At Delancey Place I was reminded yesterday (Aug. 31) that physicians in the 19th and early 20th centuries warned against masturbation (including nocturnal emissions) which they counseled must be avoided because it could lead to "not only impotence, but blindness, heart trouble, insanity, stupidity, clammy hands, suppurating pustules on the face, acrid belches, a flow of fetid matter from the fundament, tongue coatings, stooped shoulders, flabby muscles, under-eye circles, and a draggy gait."

Is it any wonder that so many truly intelligent thinking people take even the most modern medical pronouncements with a grain of salt?

A modern-day website (WebMD) has an article wherein experts talk about whether masturbation is safe, normal, or can lead to sexual dysfunction.

Below is a short excerpt from that article:

"In a study published this past January in BJU International, researchers found that frequent masturbation in young men raised the risk for prostate cancer but that frequent masturbation in older men lowered the risk. Sexual intercourse did not affect prostate cancer risk."

Oh me...Oh My! Young men and older men are different. Who'd a' thunk it? What about young women and older women? Are they affected differently by masturbation too? Huh?

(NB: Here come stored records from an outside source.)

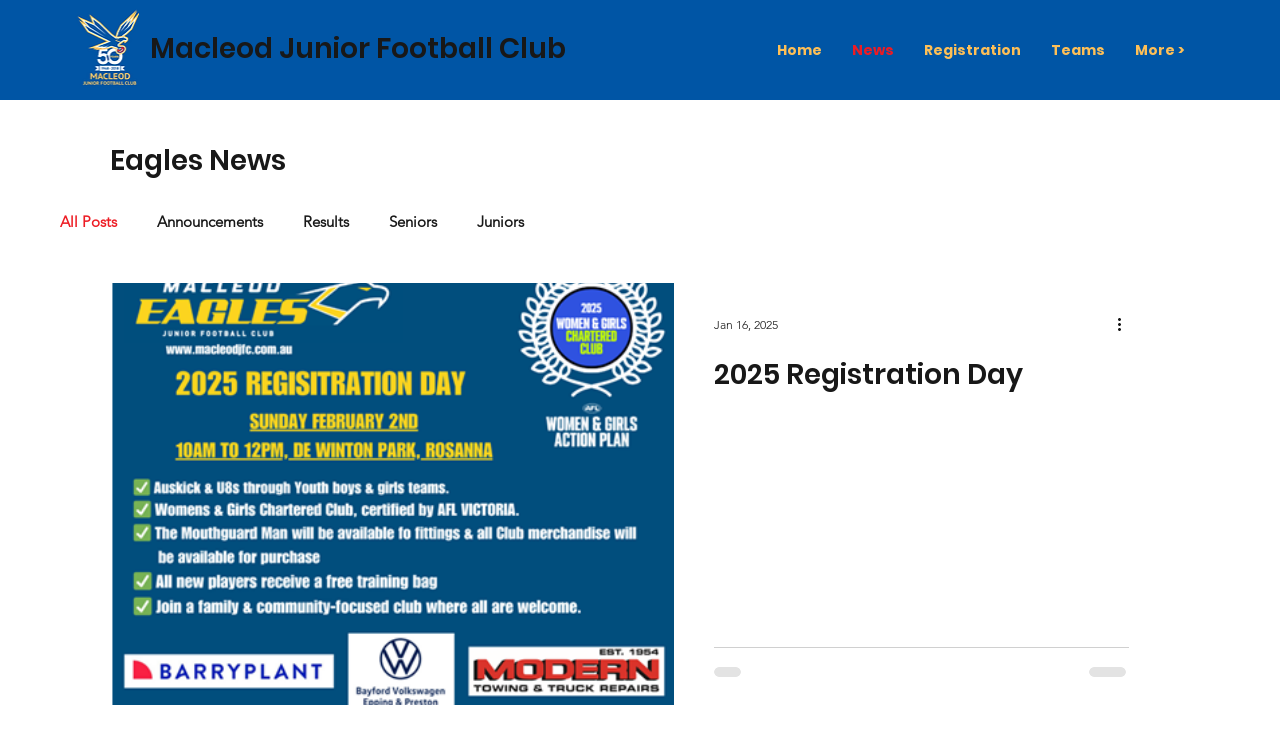

--- FILE ---
content_type: text/css; charset=utf-8
request_url: https://www.macleodjfc.com.au/_serverless/pro-gallery-css-v4-server/layoutCss?ver=2&id=pro-blog&items=0_421_349%7C0_432_283%7C0_436_283%7C0_439_290%7C0_288_286%7C0_310_223%7C0_10000_1%7C0_934_187%7C0_550_595%7C0_832_436&container=272_1060_4597.5_720&options=gallerySizeType:px%7CgallerySizePx:1060%7CimageMargin:40%7CisRTL:false%7CtextBoxWidthPercent:45%7CcalculateTextBoxWidthMode:PERCENT%7CgalleryLayout:2%7CtitlePlacement:SHOW_ON_THE_RIGHT%7CnumberOfImagesPerRow:1%7CgridStyle:1%7CcubeRatio:1.3333333333333333
body_size: -153
content:
#pro-gallery-pro-blog [data-hook="item-container"][data-idx="0"].gallery-item-container{opacity: 1 !important;display: block !important;transition: opacity .2s ease !important;top: 0px !important;left: 0px !important;right: auto !important;height: 424px !important;width: 1060px !important;} #pro-gallery-pro-blog [data-hook="item-container"][data-idx="0"] .gallery-item-common-info-outer{height: 100% !important;} #pro-gallery-pro-blog [data-hook="item-container"][data-idx="0"] .gallery-item-common-info{height: 100% !important;width: 495px !important;} #pro-gallery-pro-blog [data-hook="item-container"][data-idx="0"] .gallery-item-wrapper{width: 565px !important;height: 424px !important;margin: 0 !important;} #pro-gallery-pro-blog [data-hook="item-container"][data-idx="0"] .gallery-item-content{width: 565px !important;height: 424px !important;margin: 0px 0px !important;opacity: 1 !important;} #pro-gallery-pro-blog [data-hook="item-container"][data-idx="0"] .gallery-item-hover{width: 565px !important;height: 424px !important;opacity: 1 !important;} #pro-gallery-pro-blog [data-hook="item-container"][data-idx="0"] .item-hover-flex-container{width: 565px !important;height: 424px !important;margin: 0px 0px !important;opacity: 1 !important;} #pro-gallery-pro-blog [data-hook="item-container"][data-idx="0"] .gallery-item-wrapper img{width: 100% !important;height: 100% !important;opacity: 1 !important;} #pro-gallery-pro-blog [data-hook="item-container"][data-idx="1"].gallery-item-container{opacity: 1 !important;display: block !important;transition: opacity .2s ease !important;top: 464px !important;left: 0px !important;right: auto !important;height: 424px !important;width: 1060px !important;} #pro-gallery-pro-blog [data-hook="item-container"][data-idx="1"] .gallery-item-common-info-outer{height: 100% !important;} #pro-gallery-pro-blog [data-hook="item-container"][data-idx="1"] .gallery-item-common-info{height: 100% !important;width: 495px !important;} #pro-gallery-pro-blog [data-hook="item-container"][data-idx="1"] .gallery-item-wrapper{width: 565px !important;height: 424px !important;margin: 0 !important;} #pro-gallery-pro-blog [data-hook="item-container"][data-idx="1"] .gallery-item-content{width: 565px !important;height: 424px !important;margin: 0px 0px !important;opacity: 1 !important;} #pro-gallery-pro-blog [data-hook="item-container"][data-idx="1"] .gallery-item-hover{width: 565px !important;height: 424px !important;opacity: 1 !important;} #pro-gallery-pro-blog [data-hook="item-container"][data-idx="1"] .item-hover-flex-container{width: 565px !important;height: 424px !important;margin: 0px 0px !important;opacity: 1 !important;} #pro-gallery-pro-blog [data-hook="item-container"][data-idx="1"] .gallery-item-wrapper img{width: 100% !important;height: 100% !important;opacity: 1 !important;} #pro-gallery-pro-blog [data-hook="item-container"][data-idx="2"].gallery-item-container{opacity: 1 !important;display: block !important;transition: opacity .2s ease !important;top: 928px !important;left: 0px !important;right: auto !important;height: 424px !important;width: 1060px !important;} #pro-gallery-pro-blog [data-hook="item-container"][data-idx="2"] .gallery-item-common-info-outer{height: 100% !important;} #pro-gallery-pro-blog [data-hook="item-container"][data-idx="2"] .gallery-item-common-info{height: 100% !important;width: 495px !important;} #pro-gallery-pro-blog [data-hook="item-container"][data-idx="2"] .gallery-item-wrapper{width: 565px !important;height: 424px !important;margin: 0 !important;} #pro-gallery-pro-blog [data-hook="item-container"][data-idx="2"] .gallery-item-content{width: 565px !important;height: 424px !important;margin: 0px 0px !important;opacity: 1 !important;} #pro-gallery-pro-blog [data-hook="item-container"][data-idx="2"] .gallery-item-hover{width: 565px !important;height: 424px !important;opacity: 1 !important;} #pro-gallery-pro-blog [data-hook="item-container"][data-idx="2"] .item-hover-flex-container{width: 565px !important;height: 424px !important;margin: 0px 0px !important;opacity: 1 !important;} #pro-gallery-pro-blog [data-hook="item-container"][data-idx="2"] .gallery-item-wrapper img{width: 100% !important;height: 100% !important;opacity: 1 !important;} #pro-gallery-pro-blog [data-hook="item-container"][data-idx="3"]{display: none !important;} #pro-gallery-pro-blog [data-hook="item-container"][data-idx="4"]{display: none !important;} #pro-gallery-pro-blog [data-hook="item-container"][data-idx="5"]{display: none !important;} #pro-gallery-pro-blog [data-hook="item-container"][data-idx="6"]{display: none !important;} #pro-gallery-pro-blog [data-hook="item-container"][data-idx="7"]{display: none !important;} #pro-gallery-pro-blog [data-hook="item-container"][data-idx="8"]{display: none !important;} #pro-gallery-pro-blog [data-hook="item-container"][data-idx="9"]{display: none !important;} #pro-gallery-pro-blog .pro-gallery-prerender{height:4597.5px !important;}#pro-gallery-pro-blog {height:4597.5px !important; width:1060px !important;}#pro-gallery-pro-blog .pro-gallery-margin-container {height:4597.5px !important;}#pro-gallery-pro-blog .pro-gallery {height:4597.5px !important; width:1060px !important;}#pro-gallery-pro-blog .pro-gallery-parent-container {height:4597.5px !important; width:1100px !important;}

One can never predict which particular topic might spark my interest at any specific instant.

Right?

. . .

Deceased should be called ceased, as in stopped, as in "ceased to be alive" -- because if a corpse was de-ceased, it would no longer be ceased, it would have returned to the living.

. . .

There is a short review of Isaac Asimov's novel The End Of Eternity in which the reviewer (Wendy Lesser) compares the novel's background (milieu?) with today's actuality. I enjoyed reading this article and thought that others might also like to read it, especially those who are Science Fiction fans or Isaac Asimov admirers.


. . .


Famous Authors




I don't really have anything to say about Truman Capote at this moment except that I am contemplating the purchase of and the reading of a new biography of this author of In Cold Blood and Breakfast At Tiffany's.

Drat!
Now all I have to do now is remember the book's title or the author of this new biography.

. . .




. . .

What is blasphemy? One definition, from Wikipedia for blasphemy is: irreverence toward holy personages, religious artifacts, customs, and beliefs. The Abrahamic religions condemn blasphemy vehemently. Some countries have laws to punish blasphemy, while others have laws to give recourse to those who are offended by blasphemy.

There are some fascinating comments about a case of blasphemy from a court decision in 1824, Updegraph v. Commonwealth.

In that criminal case, the crime was that the defendant in that trial had blasphemed by having said, "That the Holy Scriptures were a mere fable: That they were a contradiction, and that, although they contained a number of good things, yet they contained a great many lies."

Society cannot let such heinous crime as blasphemy go unpunished.

No.

_____


"You cannot tell people what to do, you can only tell them parables; and that is what art really is, particular stories of particular people and experiences, from which each according to his immediate needs may draw his own conclusions."